*Given records*

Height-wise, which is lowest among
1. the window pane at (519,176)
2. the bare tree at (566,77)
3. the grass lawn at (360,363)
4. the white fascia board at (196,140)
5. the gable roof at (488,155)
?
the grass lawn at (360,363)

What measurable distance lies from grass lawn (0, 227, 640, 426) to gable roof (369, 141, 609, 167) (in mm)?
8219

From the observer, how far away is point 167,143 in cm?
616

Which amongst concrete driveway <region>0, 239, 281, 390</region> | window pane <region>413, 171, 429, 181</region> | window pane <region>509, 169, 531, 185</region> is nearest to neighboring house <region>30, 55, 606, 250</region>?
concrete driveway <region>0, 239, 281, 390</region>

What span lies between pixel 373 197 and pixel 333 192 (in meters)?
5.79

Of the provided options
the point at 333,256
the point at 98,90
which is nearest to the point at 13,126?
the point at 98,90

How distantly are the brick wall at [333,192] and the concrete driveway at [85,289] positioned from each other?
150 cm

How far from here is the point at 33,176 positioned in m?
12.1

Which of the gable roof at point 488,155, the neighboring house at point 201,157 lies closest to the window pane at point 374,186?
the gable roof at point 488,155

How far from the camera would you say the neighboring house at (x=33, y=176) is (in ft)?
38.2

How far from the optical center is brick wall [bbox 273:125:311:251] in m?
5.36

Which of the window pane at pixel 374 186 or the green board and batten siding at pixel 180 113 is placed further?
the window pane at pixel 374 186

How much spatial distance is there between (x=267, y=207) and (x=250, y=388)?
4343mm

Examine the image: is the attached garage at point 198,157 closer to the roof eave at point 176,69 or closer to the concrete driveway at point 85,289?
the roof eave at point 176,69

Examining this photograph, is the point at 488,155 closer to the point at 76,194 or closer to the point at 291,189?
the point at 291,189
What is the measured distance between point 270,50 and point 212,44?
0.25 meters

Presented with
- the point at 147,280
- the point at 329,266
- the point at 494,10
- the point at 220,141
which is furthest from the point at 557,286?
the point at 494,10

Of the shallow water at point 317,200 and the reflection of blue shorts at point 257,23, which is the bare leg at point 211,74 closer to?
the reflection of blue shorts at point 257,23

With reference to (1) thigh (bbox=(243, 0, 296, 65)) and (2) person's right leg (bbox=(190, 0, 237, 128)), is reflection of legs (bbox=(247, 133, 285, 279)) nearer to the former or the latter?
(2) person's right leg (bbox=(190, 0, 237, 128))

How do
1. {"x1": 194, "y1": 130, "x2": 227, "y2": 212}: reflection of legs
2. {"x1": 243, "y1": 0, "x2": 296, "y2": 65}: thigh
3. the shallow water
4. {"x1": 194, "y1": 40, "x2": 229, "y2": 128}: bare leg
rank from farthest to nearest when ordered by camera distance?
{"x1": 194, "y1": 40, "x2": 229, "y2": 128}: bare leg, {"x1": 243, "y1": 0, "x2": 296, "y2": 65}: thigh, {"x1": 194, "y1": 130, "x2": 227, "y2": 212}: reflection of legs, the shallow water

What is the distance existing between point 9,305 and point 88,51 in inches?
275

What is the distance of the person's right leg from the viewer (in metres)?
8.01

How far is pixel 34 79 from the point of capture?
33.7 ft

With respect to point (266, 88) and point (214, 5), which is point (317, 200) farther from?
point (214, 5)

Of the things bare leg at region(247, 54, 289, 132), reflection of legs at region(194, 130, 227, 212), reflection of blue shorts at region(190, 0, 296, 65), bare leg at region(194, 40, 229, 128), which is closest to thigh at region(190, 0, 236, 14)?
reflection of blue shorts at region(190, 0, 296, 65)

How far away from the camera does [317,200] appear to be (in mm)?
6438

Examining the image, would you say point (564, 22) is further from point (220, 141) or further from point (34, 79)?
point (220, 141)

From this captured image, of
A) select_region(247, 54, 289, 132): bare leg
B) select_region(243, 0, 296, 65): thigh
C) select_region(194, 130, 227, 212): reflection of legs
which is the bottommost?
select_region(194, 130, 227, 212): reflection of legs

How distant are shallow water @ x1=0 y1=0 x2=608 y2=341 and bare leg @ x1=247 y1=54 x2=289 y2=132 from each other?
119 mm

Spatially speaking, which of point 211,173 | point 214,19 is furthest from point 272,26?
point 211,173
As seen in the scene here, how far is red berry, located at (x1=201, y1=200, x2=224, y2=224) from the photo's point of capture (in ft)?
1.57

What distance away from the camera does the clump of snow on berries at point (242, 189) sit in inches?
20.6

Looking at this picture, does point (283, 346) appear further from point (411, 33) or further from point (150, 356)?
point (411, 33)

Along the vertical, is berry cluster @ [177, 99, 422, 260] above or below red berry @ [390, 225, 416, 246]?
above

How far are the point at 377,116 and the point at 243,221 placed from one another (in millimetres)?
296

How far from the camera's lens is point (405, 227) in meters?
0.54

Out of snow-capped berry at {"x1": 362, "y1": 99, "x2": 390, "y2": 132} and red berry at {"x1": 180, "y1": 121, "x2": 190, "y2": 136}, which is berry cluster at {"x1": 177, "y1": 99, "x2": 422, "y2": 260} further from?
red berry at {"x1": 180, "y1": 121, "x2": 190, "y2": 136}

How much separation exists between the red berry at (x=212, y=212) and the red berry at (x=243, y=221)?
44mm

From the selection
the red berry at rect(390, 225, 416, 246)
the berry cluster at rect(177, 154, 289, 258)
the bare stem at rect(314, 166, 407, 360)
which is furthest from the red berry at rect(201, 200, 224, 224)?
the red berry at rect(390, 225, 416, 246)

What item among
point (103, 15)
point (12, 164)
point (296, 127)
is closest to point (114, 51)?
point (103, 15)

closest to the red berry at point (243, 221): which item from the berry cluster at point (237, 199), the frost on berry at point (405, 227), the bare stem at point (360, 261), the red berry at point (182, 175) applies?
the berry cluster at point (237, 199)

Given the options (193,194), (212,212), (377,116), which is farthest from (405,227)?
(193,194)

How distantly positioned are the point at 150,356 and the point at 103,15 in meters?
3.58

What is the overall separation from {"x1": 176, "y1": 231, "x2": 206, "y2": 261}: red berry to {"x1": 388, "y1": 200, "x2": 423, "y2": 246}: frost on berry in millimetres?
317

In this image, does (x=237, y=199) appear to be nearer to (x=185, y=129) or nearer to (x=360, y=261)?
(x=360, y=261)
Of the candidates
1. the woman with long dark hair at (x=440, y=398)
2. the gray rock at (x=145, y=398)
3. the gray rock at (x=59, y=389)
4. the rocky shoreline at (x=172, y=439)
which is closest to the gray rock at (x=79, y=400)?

*Do this*
Reproduce word for word the part of the listing that begins with the line containing "How far from here" and runs through the line containing "0.25 meters", with both of those lines included.

*Output of the task*
How far from here is the point at 33,176 positioned in m?
12.1

Which of the gable roof at point 488,155, the neighboring house at point 201,157 lies closest to the window pane at point 374,186?
the gable roof at point 488,155

How far from the camera would you say the neighboring house at (x=33, y=176) is (in ft)?
38.2

How far from the optical center is brick wall [bbox 273:125:311:251] in m?
5.36

Which of the window pane at pixel 374 186 or the green board and batten siding at pixel 180 113 is placed further?
the window pane at pixel 374 186

How much spatial distance is there between (x=267, y=207) and (x=250, y=388)?
4343mm

Examine the image: is the attached garage at point 198,157 closer to the roof eave at point 176,69 or closer to the concrete driveway at point 85,289?
the roof eave at point 176,69

Examining this photograph, is the point at 488,155 closer to the point at 76,194 or closer to the point at 291,189?
the point at 291,189
What is the measured distance between point 270,50 and point 212,44?
0.25 meters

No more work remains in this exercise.